TEXT BLOCK
◆ ◆ ◆ ◆ ◆ ◆ ◆
Sunday, October 12, 2014

So Long Summer

I said goodbye to summer a month ago.  Then it came roaring back, with some fall issues attached.

Now the news said enjoy your last day of niceties, because the rain will be here to stay tomorrow.  Ok.  If you say so.

Foggy this morning.  Fog means sun once it burns through.  Unless you live on the coast.  The fog can last all winter, when its not raining or windy.

I used to live on the coast.  I grew up on the coast of Oregon.  I thought 72 degrees was a heat wave back then.  Now 72 degrees doesn't cut the mustard.  72 degrees feels like winter coming now that I live in the valley.

We did all the wrong things as kids, I can see now, according to the news and the safety police.  We dared the waves to knock us off the end of the jetty in a big storm.  It was Oregon sport to clamor out to the jetty ends and lean forward in the wind with our arms straight out and let the waves slam us.
◆ ◆ ◆ ◆ ◆ ◆ ◆
WHAT TO WORK ON
1. Shorten the paragraph of the blog post about summer's end that begins "I used to live on the coast," and keep its main facts.
2. Decide whether each statement agrees with the blog post about summer's end. Answer yes or no and quote the deciding words.
(a) The writer grew up on the coast of Oregon.
(b) The news forecast sunny weather for tomorrow.
(c) On the coast, the fog always burns through to sun.
3. Write the next part of the blog post about summer's end, picking up after its final sentence.

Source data
◆ ◆ ◆ ◆ ◆ ◆ ◆
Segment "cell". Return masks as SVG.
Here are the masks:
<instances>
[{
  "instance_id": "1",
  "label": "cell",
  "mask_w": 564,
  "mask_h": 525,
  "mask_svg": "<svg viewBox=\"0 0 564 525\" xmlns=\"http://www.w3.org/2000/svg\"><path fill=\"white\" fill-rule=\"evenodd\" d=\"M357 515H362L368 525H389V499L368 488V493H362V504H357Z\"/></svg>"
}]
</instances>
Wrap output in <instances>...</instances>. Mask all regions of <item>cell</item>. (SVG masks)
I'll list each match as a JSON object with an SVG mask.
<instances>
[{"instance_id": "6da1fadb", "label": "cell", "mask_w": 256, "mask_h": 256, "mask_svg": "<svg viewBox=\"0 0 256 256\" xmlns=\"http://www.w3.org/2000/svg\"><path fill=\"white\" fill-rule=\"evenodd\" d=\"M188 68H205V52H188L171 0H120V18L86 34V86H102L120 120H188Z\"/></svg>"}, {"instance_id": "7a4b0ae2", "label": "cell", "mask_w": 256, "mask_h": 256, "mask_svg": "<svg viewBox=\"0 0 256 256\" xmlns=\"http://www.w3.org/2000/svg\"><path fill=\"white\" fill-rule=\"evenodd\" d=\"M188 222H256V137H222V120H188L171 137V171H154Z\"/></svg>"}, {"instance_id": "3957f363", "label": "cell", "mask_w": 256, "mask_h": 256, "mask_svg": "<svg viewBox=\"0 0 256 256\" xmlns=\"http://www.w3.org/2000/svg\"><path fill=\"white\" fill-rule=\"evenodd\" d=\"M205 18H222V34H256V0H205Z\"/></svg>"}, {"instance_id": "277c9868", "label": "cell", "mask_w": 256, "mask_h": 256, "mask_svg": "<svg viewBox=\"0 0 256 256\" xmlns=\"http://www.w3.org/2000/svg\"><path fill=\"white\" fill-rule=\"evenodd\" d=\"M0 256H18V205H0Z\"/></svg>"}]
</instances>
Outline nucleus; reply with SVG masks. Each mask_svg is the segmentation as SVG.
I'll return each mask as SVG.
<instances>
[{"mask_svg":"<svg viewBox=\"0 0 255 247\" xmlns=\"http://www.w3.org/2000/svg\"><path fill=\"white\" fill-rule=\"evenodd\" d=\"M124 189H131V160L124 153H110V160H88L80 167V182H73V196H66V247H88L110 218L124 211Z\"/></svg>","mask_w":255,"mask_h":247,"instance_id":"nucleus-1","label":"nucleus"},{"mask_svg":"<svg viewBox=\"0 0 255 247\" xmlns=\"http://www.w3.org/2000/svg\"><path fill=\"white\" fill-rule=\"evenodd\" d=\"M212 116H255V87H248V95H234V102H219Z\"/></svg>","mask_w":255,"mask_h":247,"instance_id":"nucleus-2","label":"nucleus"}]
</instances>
◆ ◆ ◆ ◆ ◆ ◆ ◆
SOLVED TASKS
1. The writer grew up on the Oregon coast and once thought 72 degrees was a heat wave. Now, living in the valley, 72 degrees feels like winter coming.

2.
(a) Yes: "I grew up on the coast of Oregon."
(b) No: "the rain will be here to stay tomorrow."
(c) No: "Unless you live on the coast. The fog can last all winter, when its not raining or windy."

3.
We made rafts out of driftwood.  I remember when the tidal current took us once.  Towards the open sea.  The raft we'd built was sound, but our parents screamed from the beach to jump and swim.  My older brother was the last to do so.  They yelled at him to take off his jacket.  I still remember he didn't do that and his awkward leap into the estuary current and my heart pounding for him.  I remember that gold jacket.  He was a good swimmer and made it easily to shore.

We dammed up creeks running through the sand to the sea.  We dug deep holes and buried each other.  We put messages in bottles and threw them as far out as we could trying to get them beyond the waves to give them a better chance to head off to countries and peoples unknown to us, in the days before computers and google maps.

We beach combed for agates and petrified wood and entire, not broken, sand dollars and Japanese glass fishing floats.

We made whips of washed up kelp and drug them behind us, leaving snake like trails in the sand on the beaches we walked barefoot.

I haven't been to the coast in a long long time.  Unless you count the two trips to Astoria, to the affordable clinic, with cats needing dental work.  I was too tired on both trips to be anything more than barely functional.  Too tired to enjoy anything more than a good nap in the sand.

When I used to take cats clear down to the Coos Bay clinic, sometimes I'd spend the day at Sunset Bay beach.  But mostly there too I simply slept on the sand, exhausted from the roundup and the drive and the drive to come back home the same day.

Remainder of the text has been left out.